Directions ▸ Could you count the lines in the entries beneath that hold the word "label"? Respond with the number alone.

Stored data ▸

---------------

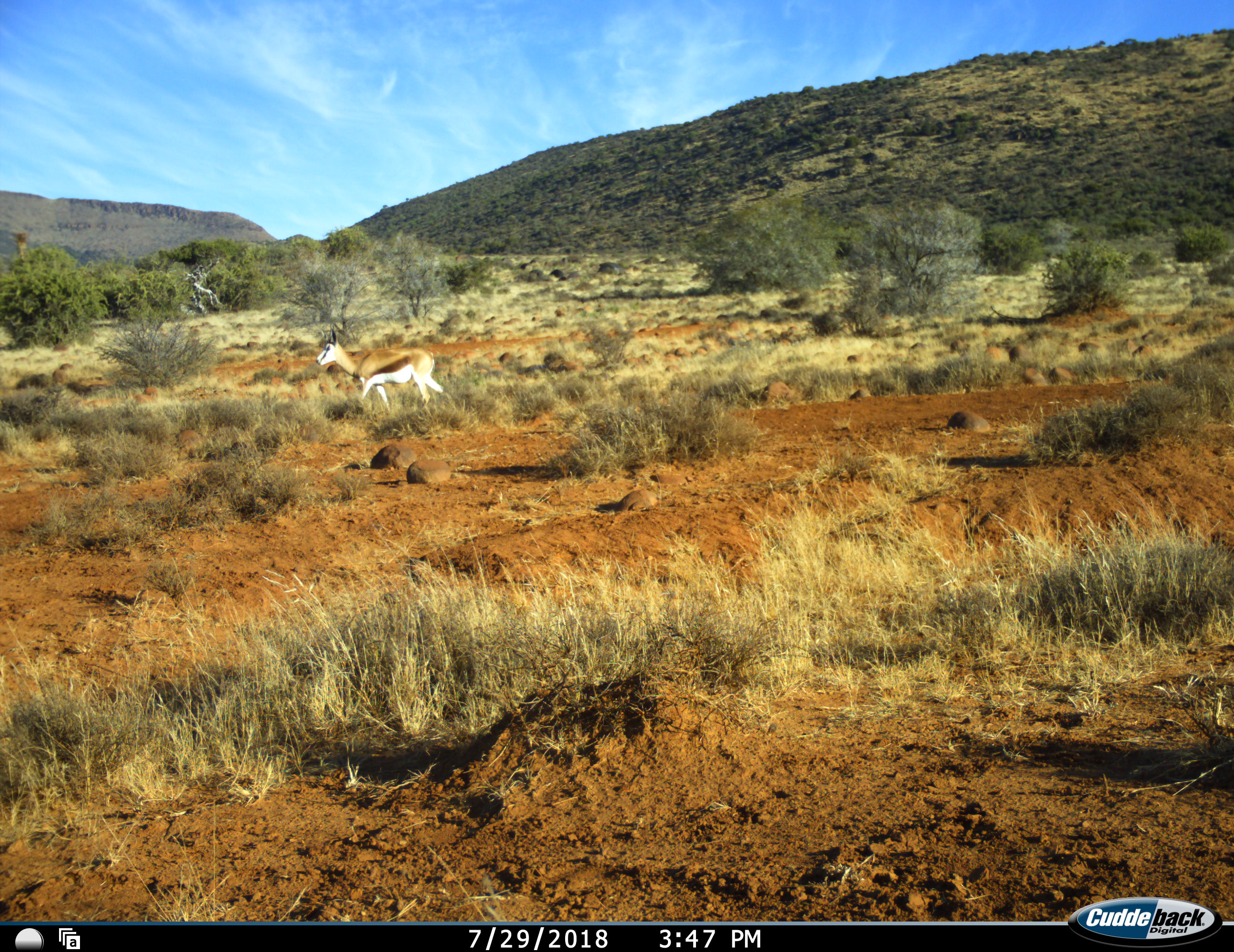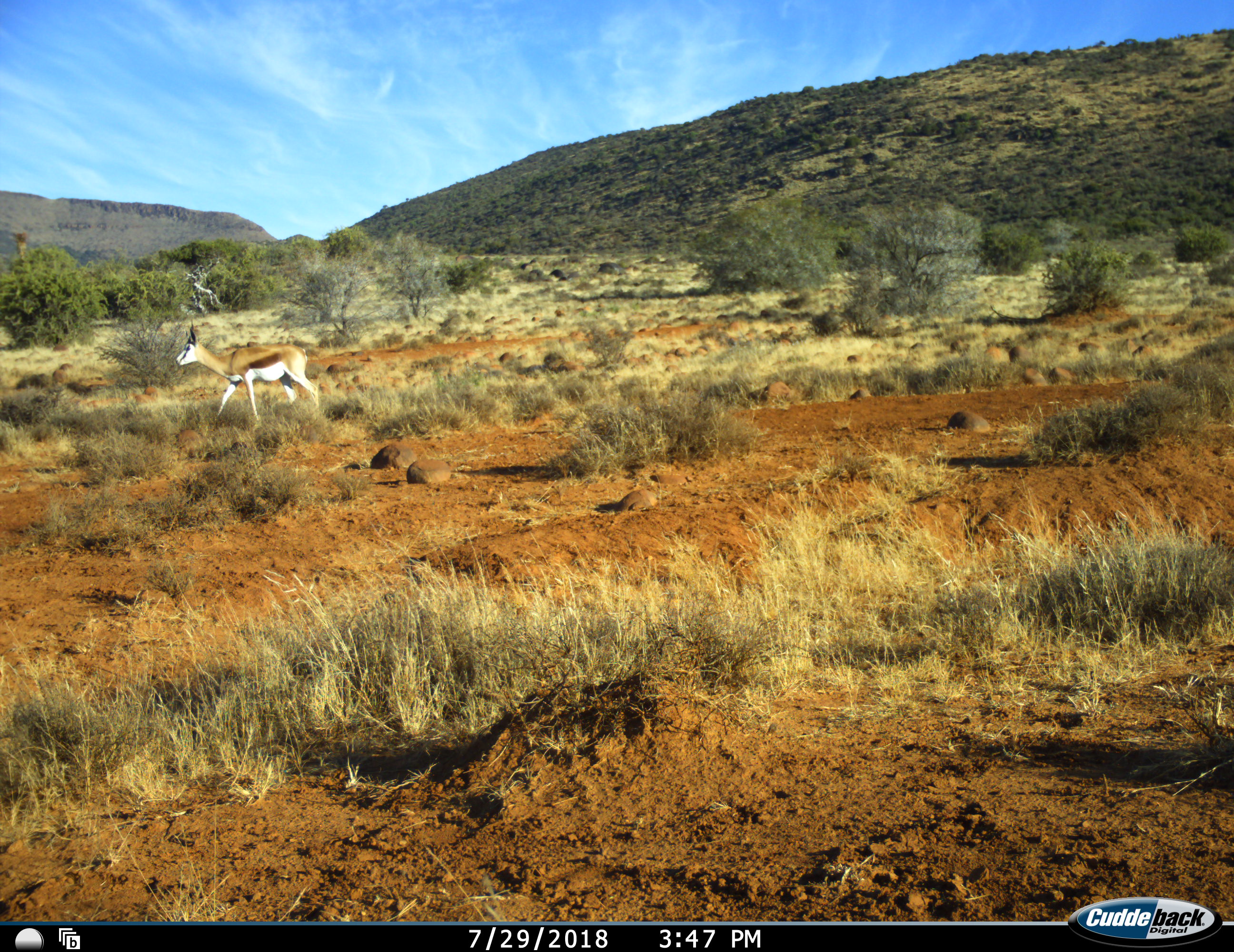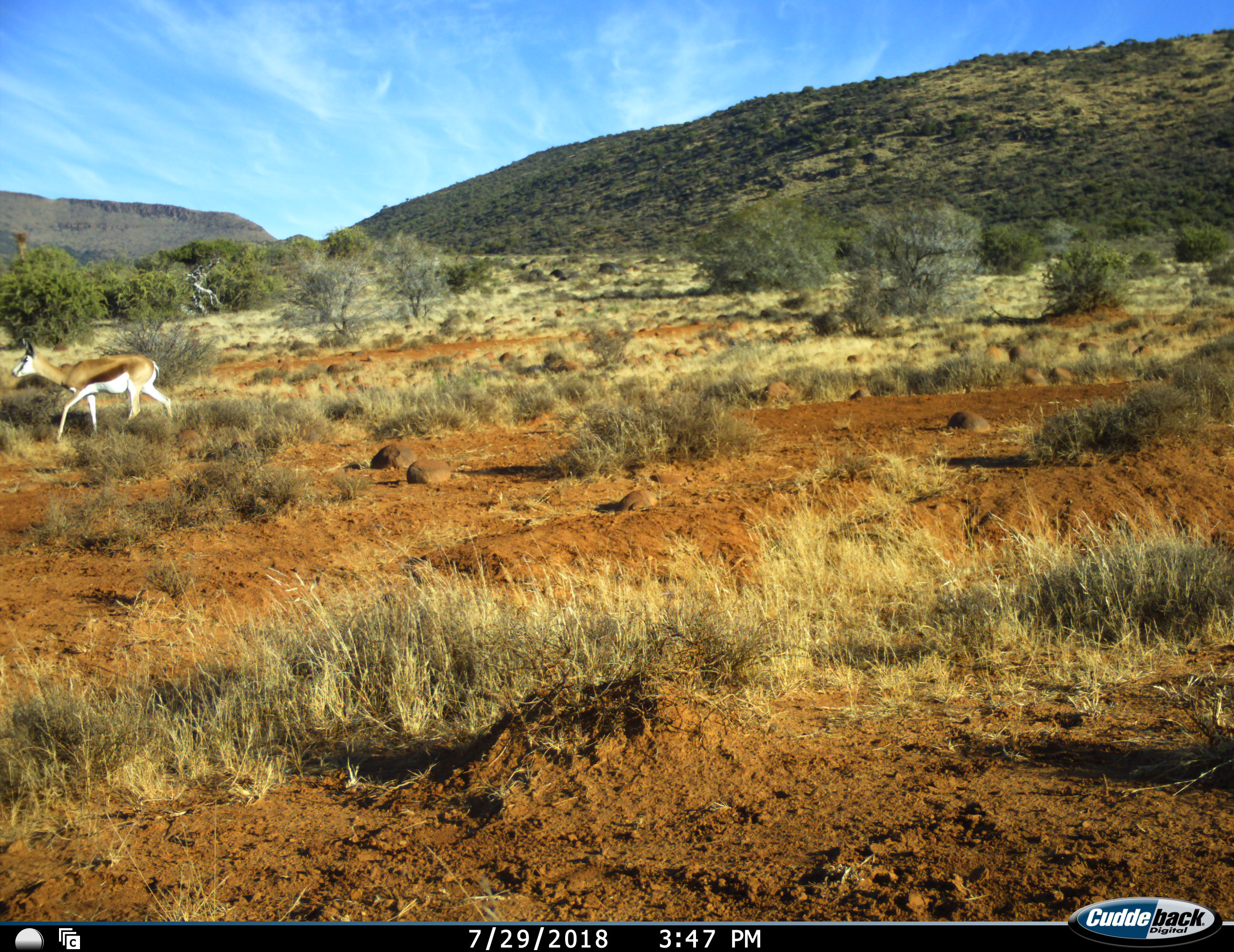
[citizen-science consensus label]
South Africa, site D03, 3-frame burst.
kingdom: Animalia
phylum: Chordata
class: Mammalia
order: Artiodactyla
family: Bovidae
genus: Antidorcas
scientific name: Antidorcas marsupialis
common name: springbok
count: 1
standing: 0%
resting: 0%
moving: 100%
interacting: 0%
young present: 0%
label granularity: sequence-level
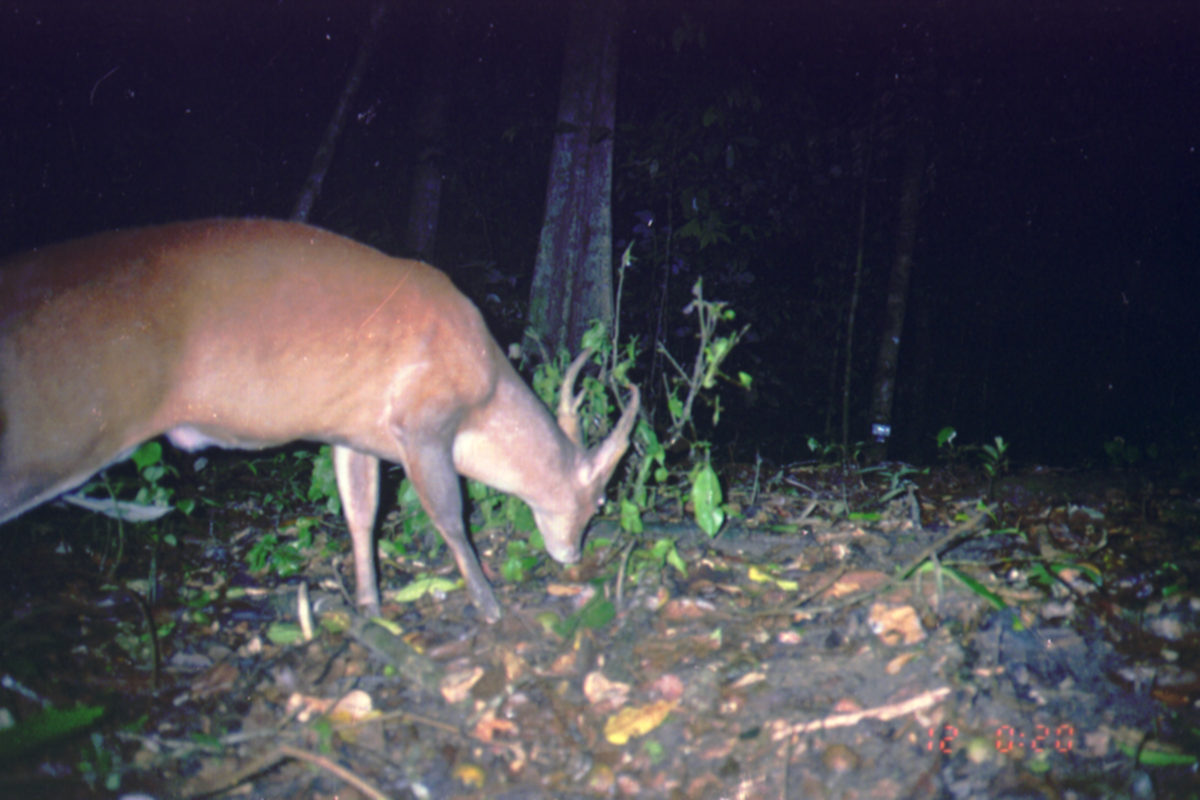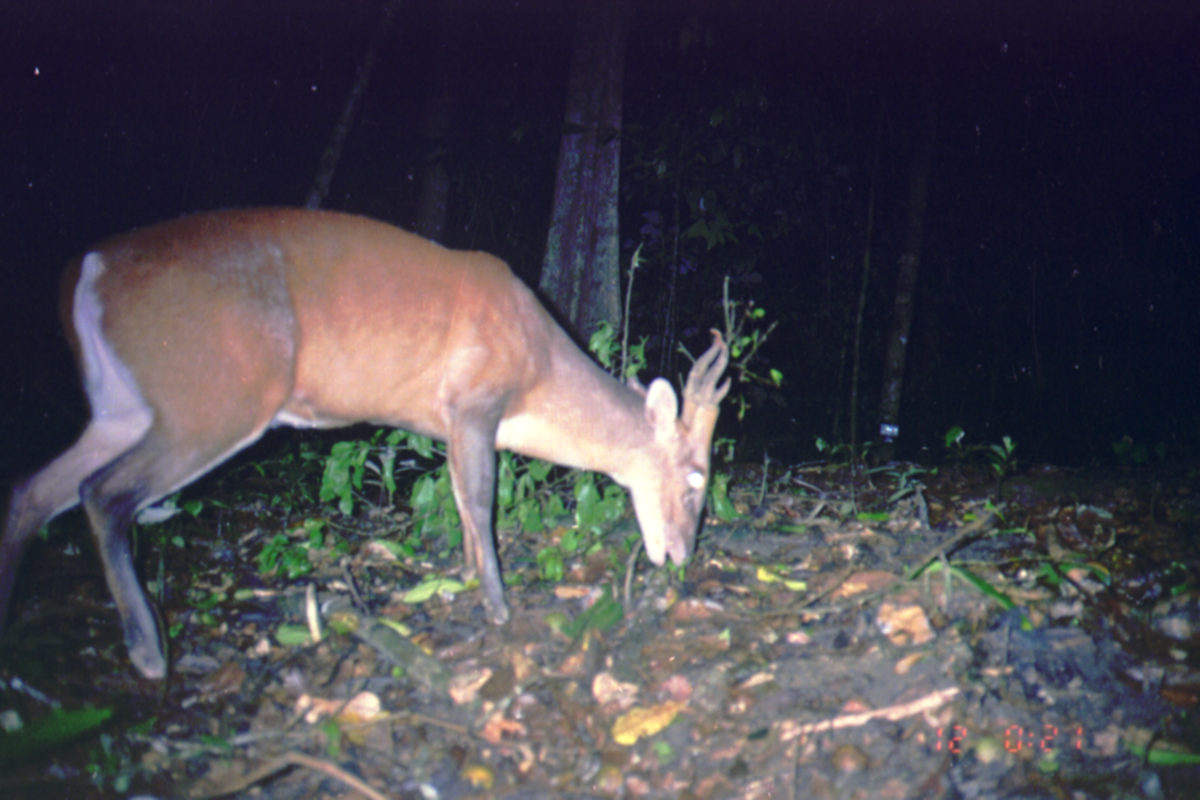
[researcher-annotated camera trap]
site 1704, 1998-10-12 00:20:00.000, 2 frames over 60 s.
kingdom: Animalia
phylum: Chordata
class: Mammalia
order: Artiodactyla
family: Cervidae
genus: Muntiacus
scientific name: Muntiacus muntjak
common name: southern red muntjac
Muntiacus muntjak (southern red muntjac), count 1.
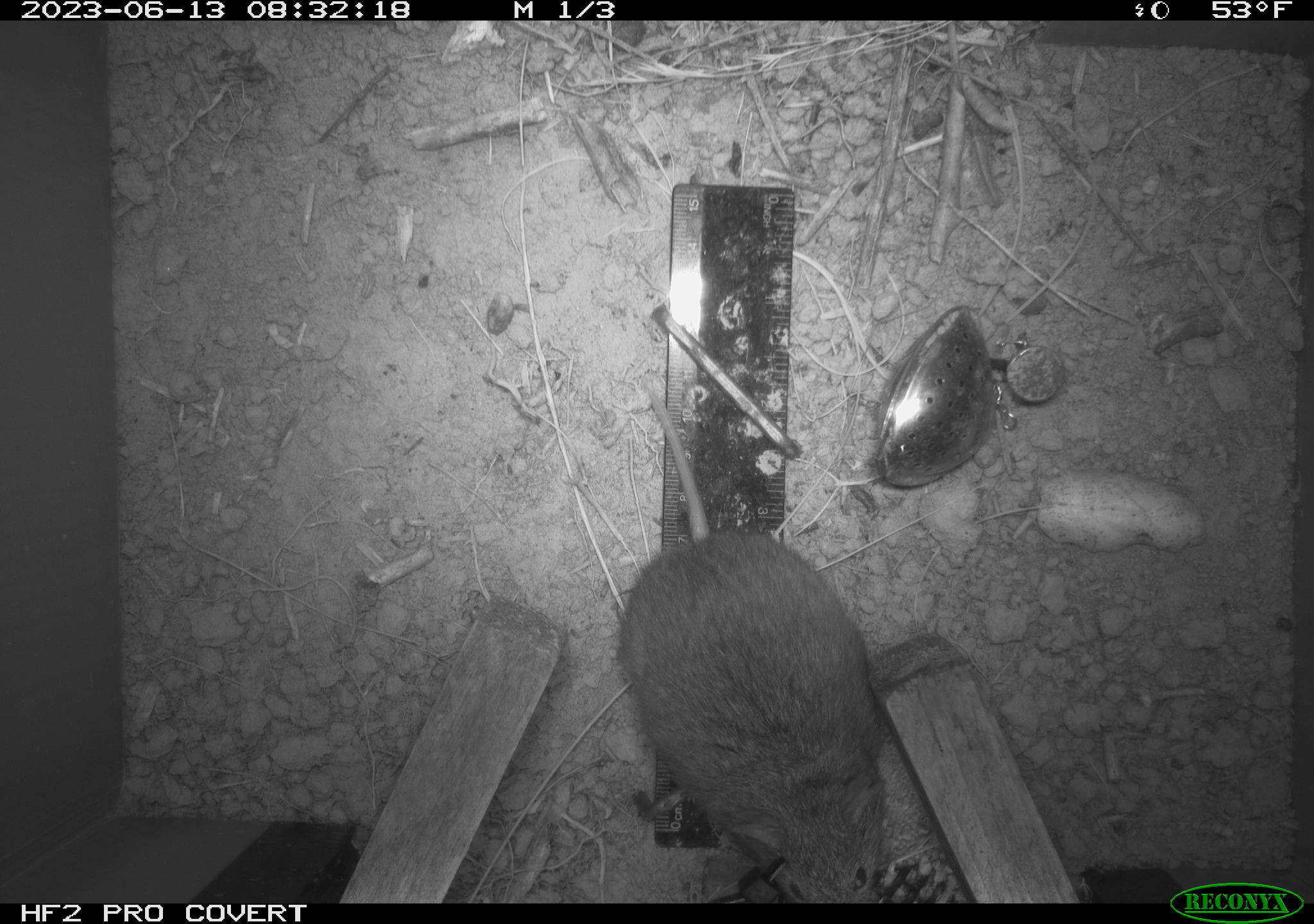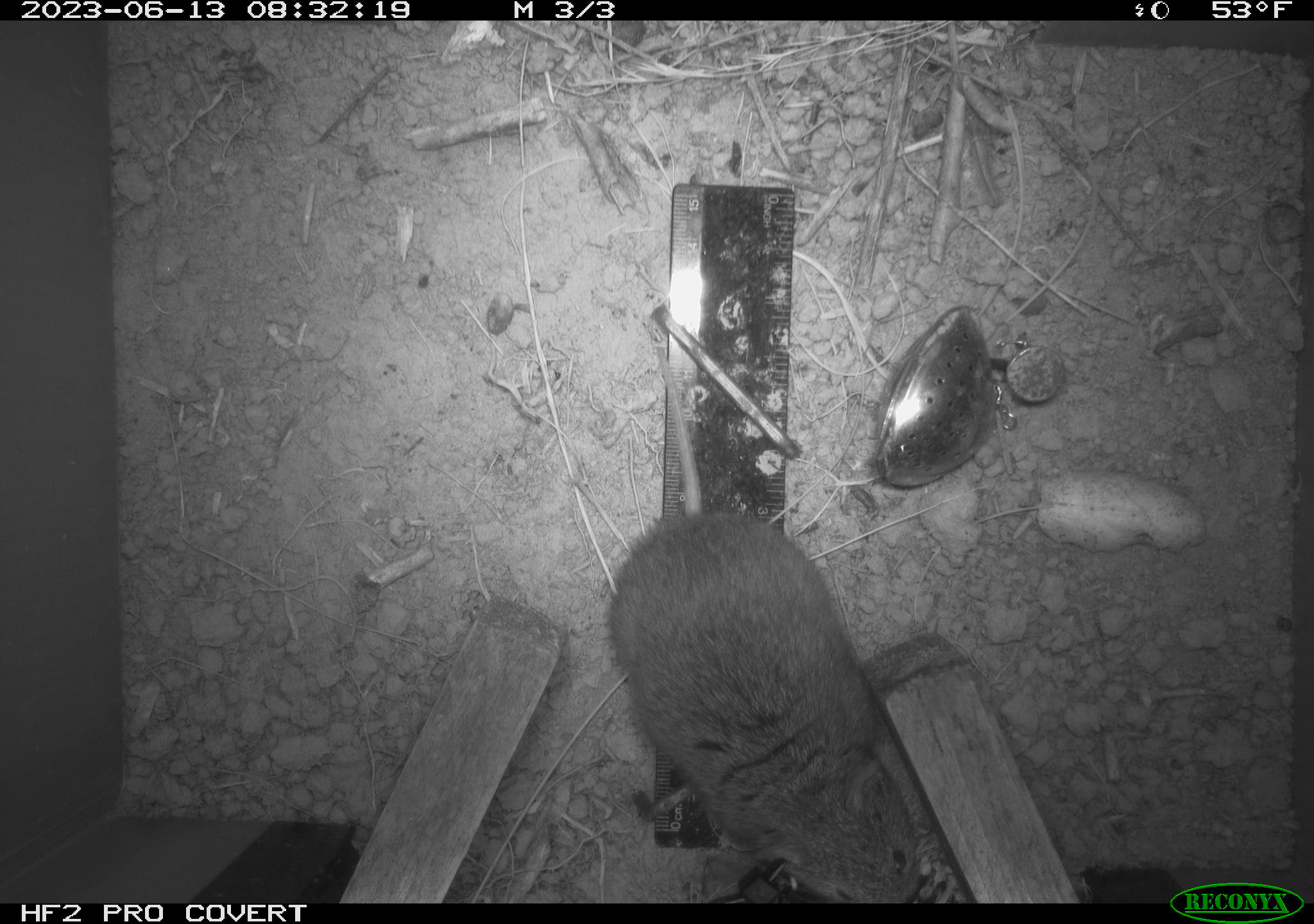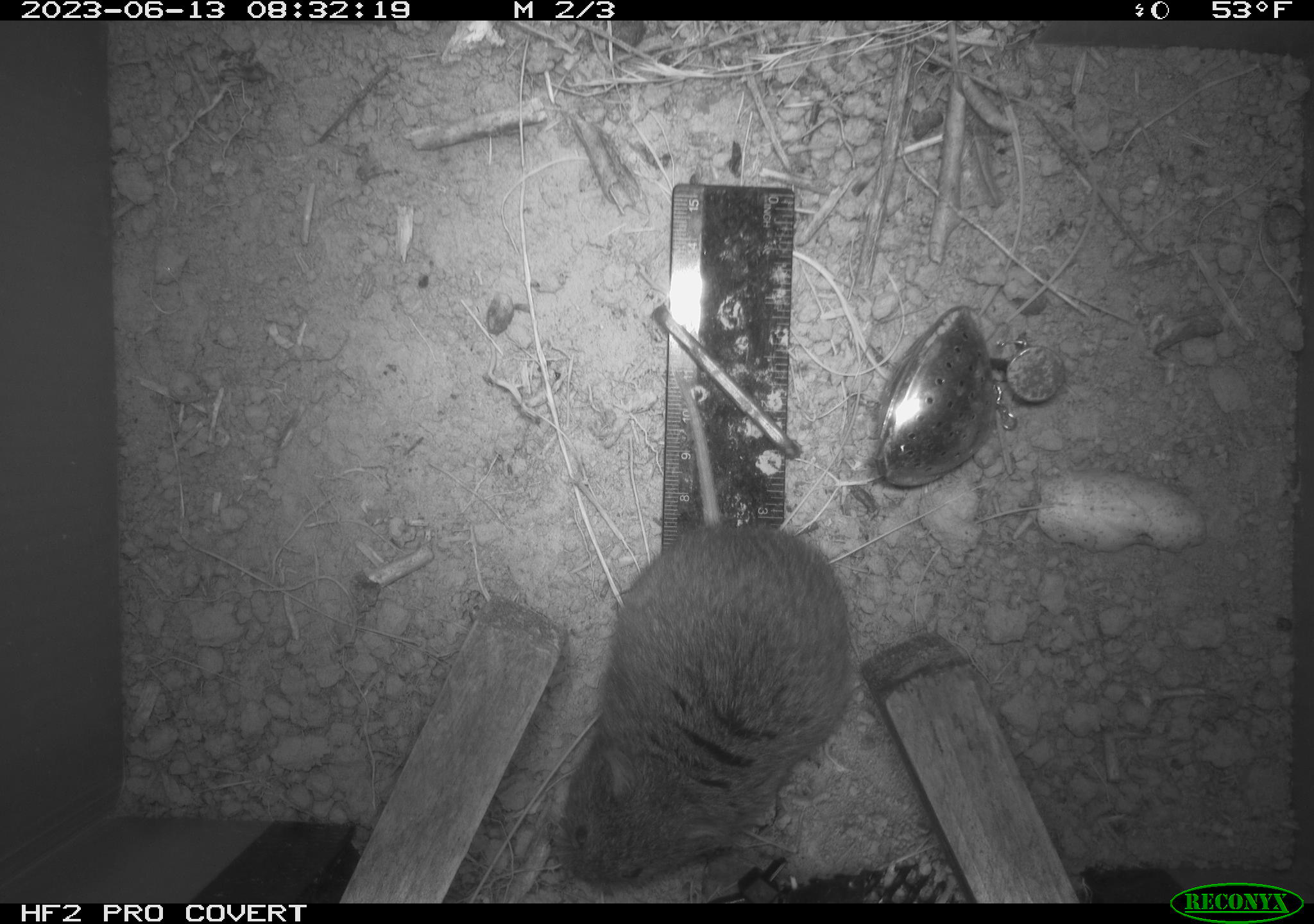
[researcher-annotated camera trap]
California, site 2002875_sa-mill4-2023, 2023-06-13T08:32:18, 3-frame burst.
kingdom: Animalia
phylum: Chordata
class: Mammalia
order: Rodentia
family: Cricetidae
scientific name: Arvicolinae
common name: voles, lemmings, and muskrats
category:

---------------

Solution to the problem ▸ 2